Some rows
● ● ●

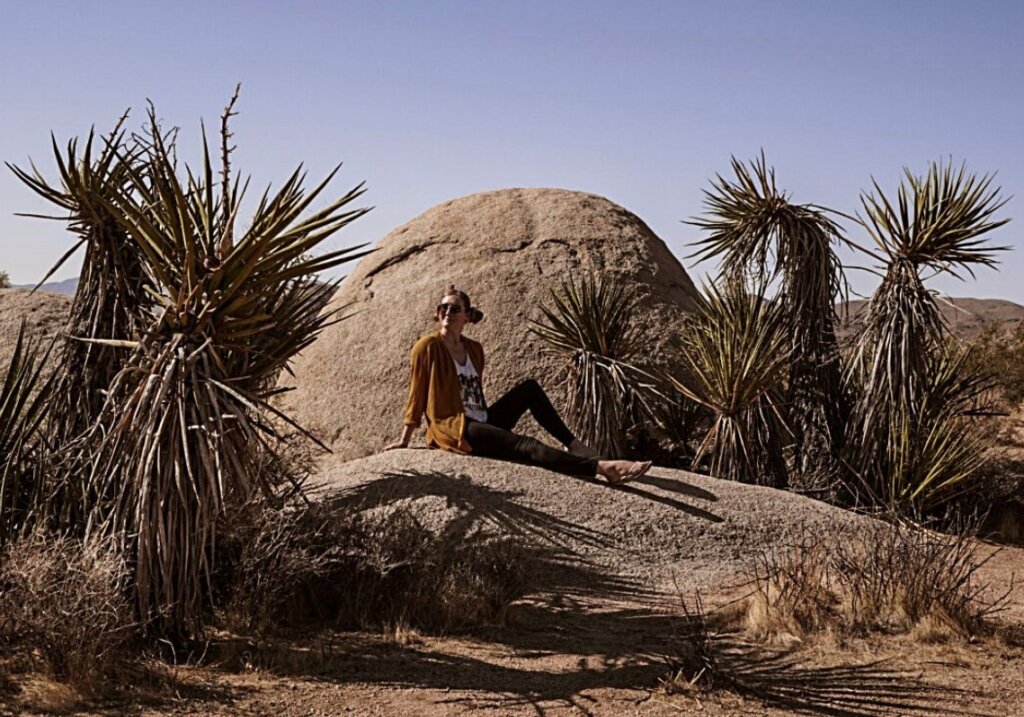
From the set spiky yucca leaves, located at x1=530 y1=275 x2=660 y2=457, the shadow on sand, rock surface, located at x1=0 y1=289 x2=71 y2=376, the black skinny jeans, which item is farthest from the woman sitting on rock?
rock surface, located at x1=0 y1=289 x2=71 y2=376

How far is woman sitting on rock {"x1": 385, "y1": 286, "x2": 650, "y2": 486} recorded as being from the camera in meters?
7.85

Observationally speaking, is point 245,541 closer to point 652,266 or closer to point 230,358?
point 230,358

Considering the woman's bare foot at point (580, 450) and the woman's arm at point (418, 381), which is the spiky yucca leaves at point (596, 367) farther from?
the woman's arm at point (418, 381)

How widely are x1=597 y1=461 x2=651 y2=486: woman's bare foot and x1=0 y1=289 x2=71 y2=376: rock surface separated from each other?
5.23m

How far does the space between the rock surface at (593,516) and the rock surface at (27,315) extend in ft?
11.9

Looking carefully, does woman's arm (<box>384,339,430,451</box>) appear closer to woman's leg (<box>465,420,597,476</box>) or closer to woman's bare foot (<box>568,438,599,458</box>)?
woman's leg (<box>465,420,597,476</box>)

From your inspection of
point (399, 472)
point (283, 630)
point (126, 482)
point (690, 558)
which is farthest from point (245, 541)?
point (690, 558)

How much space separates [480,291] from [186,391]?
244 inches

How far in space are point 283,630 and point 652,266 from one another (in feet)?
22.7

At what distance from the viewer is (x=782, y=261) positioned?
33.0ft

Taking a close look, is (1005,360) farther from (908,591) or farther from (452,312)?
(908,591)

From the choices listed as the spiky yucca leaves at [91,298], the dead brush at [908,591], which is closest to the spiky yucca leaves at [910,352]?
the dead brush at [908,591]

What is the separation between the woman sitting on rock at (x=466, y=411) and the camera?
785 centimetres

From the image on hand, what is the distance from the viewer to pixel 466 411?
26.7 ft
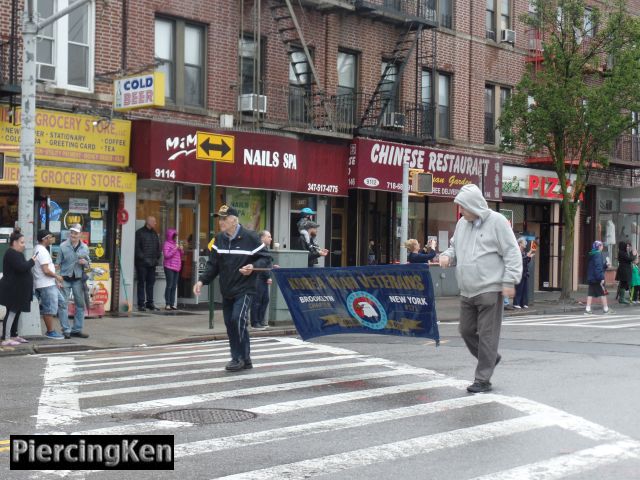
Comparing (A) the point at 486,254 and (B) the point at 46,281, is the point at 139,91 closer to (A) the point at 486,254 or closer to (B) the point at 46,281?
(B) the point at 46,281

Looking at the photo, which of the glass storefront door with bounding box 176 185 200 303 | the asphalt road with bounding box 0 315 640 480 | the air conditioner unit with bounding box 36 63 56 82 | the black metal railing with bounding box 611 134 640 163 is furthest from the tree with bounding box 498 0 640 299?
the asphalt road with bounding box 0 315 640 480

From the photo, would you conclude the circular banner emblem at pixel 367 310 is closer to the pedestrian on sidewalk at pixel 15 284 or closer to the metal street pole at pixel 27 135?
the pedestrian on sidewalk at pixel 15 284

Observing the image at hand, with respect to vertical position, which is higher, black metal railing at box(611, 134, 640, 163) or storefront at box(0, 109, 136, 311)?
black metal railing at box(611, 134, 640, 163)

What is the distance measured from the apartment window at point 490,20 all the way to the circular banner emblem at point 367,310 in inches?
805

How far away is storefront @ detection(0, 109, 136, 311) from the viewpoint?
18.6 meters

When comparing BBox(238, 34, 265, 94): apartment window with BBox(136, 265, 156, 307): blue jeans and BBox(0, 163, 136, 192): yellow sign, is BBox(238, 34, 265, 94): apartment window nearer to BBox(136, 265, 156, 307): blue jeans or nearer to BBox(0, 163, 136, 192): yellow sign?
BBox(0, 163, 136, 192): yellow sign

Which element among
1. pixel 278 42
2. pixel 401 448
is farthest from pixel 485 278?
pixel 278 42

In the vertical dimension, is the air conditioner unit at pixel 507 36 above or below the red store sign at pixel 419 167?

● ● ●

Your goal
Print the lines word for word, starting at the line that contains "What is the distance measured" and ending with the final line of the rows.

Output of the exercise
What is the distance measured from the apartment window at point 490,20 all the way to the circular banner emblem at point 367,310 in inches?
805

How far away is storefront @ detection(0, 109, 136, 311) from the viewpoint?
18.6 meters

When comparing BBox(238, 34, 265, 94): apartment window with BBox(136, 265, 156, 307): blue jeans and BBox(0, 163, 136, 192): yellow sign, is BBox(238, 34, 265, 94): apartment window nearer to BBox(136, 265, 156, 307): blue jeans or nearer to BBox(0, 163, 136, 192): yellow sign?
BBox(0, 163, 136, 192): yellow sign

Which element among
1. pixel 278 42
2. pixel 401 448
is farthest from pixel 485 278?
pixel 278 42

In the vertical dimension, is the air conditioner unit at pixel 507 36 above or below the red store sign at pixel 419 167?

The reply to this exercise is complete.